▶ _AIM OF THE EXERCISE_
Give all of the lines again exactly as they read.

▶ _RECORDS FOR THE EXERCISE_
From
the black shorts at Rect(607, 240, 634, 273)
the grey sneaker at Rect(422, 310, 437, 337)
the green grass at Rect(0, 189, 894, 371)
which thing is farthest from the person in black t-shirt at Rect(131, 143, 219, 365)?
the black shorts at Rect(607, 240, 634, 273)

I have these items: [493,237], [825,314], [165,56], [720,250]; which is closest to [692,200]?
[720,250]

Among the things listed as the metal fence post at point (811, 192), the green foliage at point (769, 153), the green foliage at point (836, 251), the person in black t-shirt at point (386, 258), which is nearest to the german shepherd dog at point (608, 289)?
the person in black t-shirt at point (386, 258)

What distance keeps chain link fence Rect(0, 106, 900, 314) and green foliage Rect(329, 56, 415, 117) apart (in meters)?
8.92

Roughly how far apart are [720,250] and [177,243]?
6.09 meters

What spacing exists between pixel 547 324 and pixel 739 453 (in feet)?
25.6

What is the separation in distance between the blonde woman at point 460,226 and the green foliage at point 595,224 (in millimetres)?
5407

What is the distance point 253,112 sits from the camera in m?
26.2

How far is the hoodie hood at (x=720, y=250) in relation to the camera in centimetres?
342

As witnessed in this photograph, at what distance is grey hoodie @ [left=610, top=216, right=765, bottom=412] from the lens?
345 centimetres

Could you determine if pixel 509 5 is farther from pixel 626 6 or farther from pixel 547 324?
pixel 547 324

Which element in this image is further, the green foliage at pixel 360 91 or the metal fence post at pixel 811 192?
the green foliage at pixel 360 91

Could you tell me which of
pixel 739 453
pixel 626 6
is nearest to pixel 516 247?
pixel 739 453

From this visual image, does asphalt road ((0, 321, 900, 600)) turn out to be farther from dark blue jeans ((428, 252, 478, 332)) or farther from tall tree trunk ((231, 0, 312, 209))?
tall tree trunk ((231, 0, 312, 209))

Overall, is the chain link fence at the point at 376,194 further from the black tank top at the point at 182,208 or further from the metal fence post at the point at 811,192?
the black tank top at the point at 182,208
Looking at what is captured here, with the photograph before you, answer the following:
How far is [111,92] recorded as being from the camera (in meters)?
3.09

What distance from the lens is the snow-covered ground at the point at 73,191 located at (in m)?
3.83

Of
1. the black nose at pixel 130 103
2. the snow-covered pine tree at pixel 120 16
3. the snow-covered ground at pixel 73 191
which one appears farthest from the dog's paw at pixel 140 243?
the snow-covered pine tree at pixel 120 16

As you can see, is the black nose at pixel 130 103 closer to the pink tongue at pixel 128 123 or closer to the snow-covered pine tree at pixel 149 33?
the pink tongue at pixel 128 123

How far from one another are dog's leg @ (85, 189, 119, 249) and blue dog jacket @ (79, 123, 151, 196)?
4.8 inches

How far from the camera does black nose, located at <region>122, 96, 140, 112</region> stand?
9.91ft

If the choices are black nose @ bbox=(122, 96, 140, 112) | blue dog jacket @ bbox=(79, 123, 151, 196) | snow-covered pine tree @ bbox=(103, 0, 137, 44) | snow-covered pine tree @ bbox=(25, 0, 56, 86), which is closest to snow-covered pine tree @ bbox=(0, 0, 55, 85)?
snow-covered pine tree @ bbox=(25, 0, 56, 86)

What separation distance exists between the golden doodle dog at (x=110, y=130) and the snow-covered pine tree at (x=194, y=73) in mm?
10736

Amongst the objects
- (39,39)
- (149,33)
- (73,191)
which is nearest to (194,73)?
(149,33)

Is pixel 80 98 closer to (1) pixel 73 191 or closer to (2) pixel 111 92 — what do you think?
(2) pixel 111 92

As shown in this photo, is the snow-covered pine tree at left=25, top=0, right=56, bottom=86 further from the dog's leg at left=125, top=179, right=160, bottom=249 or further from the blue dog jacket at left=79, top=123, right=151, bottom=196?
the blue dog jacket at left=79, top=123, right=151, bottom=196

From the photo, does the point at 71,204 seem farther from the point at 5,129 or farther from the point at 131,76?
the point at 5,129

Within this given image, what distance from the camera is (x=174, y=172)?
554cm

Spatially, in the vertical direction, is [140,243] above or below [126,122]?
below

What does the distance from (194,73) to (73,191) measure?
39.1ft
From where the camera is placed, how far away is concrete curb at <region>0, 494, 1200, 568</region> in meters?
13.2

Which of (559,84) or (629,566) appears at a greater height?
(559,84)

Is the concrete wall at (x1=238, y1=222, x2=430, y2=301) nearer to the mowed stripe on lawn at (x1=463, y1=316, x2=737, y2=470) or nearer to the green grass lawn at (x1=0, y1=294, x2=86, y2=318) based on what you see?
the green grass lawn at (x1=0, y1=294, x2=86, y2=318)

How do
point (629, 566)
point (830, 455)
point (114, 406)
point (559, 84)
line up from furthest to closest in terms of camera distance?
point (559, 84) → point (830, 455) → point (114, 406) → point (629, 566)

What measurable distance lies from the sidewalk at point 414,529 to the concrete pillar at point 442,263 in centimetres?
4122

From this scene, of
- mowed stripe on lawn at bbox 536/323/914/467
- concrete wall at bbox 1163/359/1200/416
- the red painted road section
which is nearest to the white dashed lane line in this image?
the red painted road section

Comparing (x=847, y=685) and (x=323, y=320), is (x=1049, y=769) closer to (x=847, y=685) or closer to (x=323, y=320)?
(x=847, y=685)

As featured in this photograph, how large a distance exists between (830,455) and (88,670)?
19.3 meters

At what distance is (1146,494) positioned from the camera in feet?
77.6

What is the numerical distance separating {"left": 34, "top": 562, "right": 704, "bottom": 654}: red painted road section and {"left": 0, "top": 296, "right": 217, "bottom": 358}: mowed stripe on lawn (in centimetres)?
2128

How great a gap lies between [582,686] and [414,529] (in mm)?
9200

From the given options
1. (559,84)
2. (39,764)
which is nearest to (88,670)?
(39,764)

▶ _SOLUTION TO THE PROBLEM_
From
the black shorts at Rect(607, 240, 634, 273)
the grey sneaker at Rect(422, 310, 437, 337)
the green grass at Rect(0, 189, 894, 371)
which thing is farthest from the person in black t-shirt at Rect(131, 143, 219, 365)?
the black shorts at Rect(607, 240, 634, 273)

I have these items: [493,237], [825,314], [165,56], [720,250]; which is closest to [692,200]?
[720,250]

Among the things listed as the metal fence post at point (811, 192), the green foliage at point (769, 153), the green foliage at point (836, 251), the person in black t-shirt at point (386, 258), which is nearest to the german shepherd dog at point (608, 289)?
the person in black t-shirt at point (386, 258)

What distance keeps chain link fence Rect(0, 106, 900, 314) and green foliage Rect(329, 56, 415, 117) apart (in meters)?
8.92

Roughly how far apart are [720,250] and [177,243]?
6.09 meters

What spacing exists between pixel 547 324 and pixel 739 453 (in feet)?
25.6

What is the separation in distance between the blonde woman at point 460,226 and the green foliage at point 595,224 (in millimetres)?
5407

What is the distance point 253,112 sits from the camera in m?
26.2

How far is the hoodie hood at (x=720, y=250) in relation to the camera in centimetres?
342

As witnessed in this photograph, at what distance is grey hoodie @ [left=610, top=216, right=765, bottom=412] from the lens?
345 centimetres

Could you determine if pixel 509 5 is farther from pixel 626 6 or farther from pixel 547 324?
pixel 547 324

Which element in this image is further, the green foliage at pixel 360 91 or the metal fence post at pixel 811 192?
the green foliage at pixel 360 91

Could you tell me which of
pixel 739 453
pixel 626 6
is nearest to pixel 516 247?
pixel 739 453

From this visual image, does asphalt road ((0, 321, 900, 600)) turn out to be farther from dark blue jeans ((428, 252, 478, 332)) or farther from tall tree trunk ((231, 0, 312, 209))?
tall tree trunk ((231, 0, 312, 209))

Overall, is the chain link fence at the point at 376,194 further from the black tank top at the point at 182,208 or further from the metal fence post at the point at 811,192?
the black tank top at the point at 182,208
Looking at what is captured here, with the photograph before you, answer the following:
How far is [111,92] recorded as being from the camera (in meters)?
3.09

What distance from the lens is the snow-covered ground at the point at 73,191 located at (in m)?
3.83

Of
1. the black nose at pixel 130 103
2. the snow-covered pine tree at pixel 120 16
3. the snow-covered ground at pixel 73 191
which one appears farthest from the dog's paw at pixel 140 243?
the snow-covered pine tree at pixel 120 16

As you can see, is the black nose at pixel 130 103 closer to the pink tongue at pixel 128 123 or closer to the snow-covered pine tree at pixel 149 33?
the pink tongue at pixel 128 123

How far from one another are dog's leg @ (85, 189, 119, 249) and blue dog jacket @ (79, 123, 151, 196)?
4.8 inches

How far from the camera does black nose, located at <region>122, 96, 140, 112</region> stand?
9.91ft

If the choices are black nose @ bbox=(122, 96, 140, 112) | blue dog jacket @ bbox=(79, 123, 151, 196) | snow-covered pine tree @ bbox=(103, 0, 137, 44) | snow-covered pine tree @ bbox=(25, 0, 56, 86), which is closest to snow-covered pine tree @ bbox=(0, 0, 55, 85)?
snow-covered pine tree @ bbox=(25, 0, 56, 86)

What separation distance exists between the golden doodle dog at (x=110, y=130) and the snow-covered pine tree at (x=194, y=73) in mm?
10736

Amongst the objects
- (39,39)
- (149,33)
- (73,191)
which is nearest to (194,73)?
(149,33)

Is pixel 80 98 closer to (1) pixel 73 191 or closer to (2) pixel 111 92 — what do you think?
(2) pixel 111 92

As shown in this photo, is the snow-covered pine tree at left=25, top=0, right=56, bottom=86 further from the dog's leg at left=125, top=179, right=160, bottom=249 or further from the blue dog jacket at left=79, top=123, right=151, bottom=196?
the blue dog jacket at left=79, top=123, right=151, bottom=196

From the photo, does the point at 71,204 seem farther from the point at 5,129 or farther from the point at 131,76?
the point at 5,129

Within this given image, what distance from the camera is (x=174, y=172)?
554cm

Spatially, in the vertical direction, is [140,243] above or below [126,122]?
below

What does the distance from (194,73) to (73,191) measure?
39.1ft
From where the camera is placed, how far away is concrete curb at <region>0, 494, 1200, 568</region> in meters?
13.2

Which of (559,84) or (629,566) appears at a greater height?
(559,84)

Is the concrete wall at (x1=238, y1=222, x2=430, y2=301) nearer to the mowed stripe on lawn at (x1=463, y1=316, x2=737, y2=470) or nearer to the green grass lawn at (x1=0, y1=294, x2=86, y2=318) based on what you see?
the green grass lawn at (x1=0, y1=294, x2=86, y2=318)

How do
point (629, 566)
point (830, 455)
point (114, 406)
point (559, 84)
line up from furthest to closest in terms of camera distance?
point (559, 84) → point (830, 455) → point (114, 406) → point (629, 566)

What measurable distance lies from the sidewalk at point 414,529 to the concrete pillar at point 442,263 in centimetres?
4122

From this scene, of
- mowed stripe on lawn at bbox 536/323/914/467
- concrete wall at bbox 1163/359/1200/416
- the red painted road section
which is nearest to the white dashed lane line in this image?
the red painted road section

Comparing (x=847, y=685) and (x=323, y=320), is (x=1049, y=769) closer to (x=847, y=685) or closer to (x=323, y=320)?
(x=847, y=685)

As featured in this photograph, how large a distance exists between (830,455) and (88,670)?
19.3 meters

At what distance is (1146,494) positioned from the camera in feet?
77.6

What is the numerical distance separating {"left": 34, "top": 562, "right": 704, "bottom": 654}: red painted road section and {"left": 0, "top": 296, "right": 217, "bottom": 358}: mowed stripe on lawn (in centimetres)?
2128

How great a gap lies between [582,686] and [414,529] (in mm)?
9200

From the given options
1. (559,84)
2. (39,764)
which is nearest to (88,670)?
(39,764)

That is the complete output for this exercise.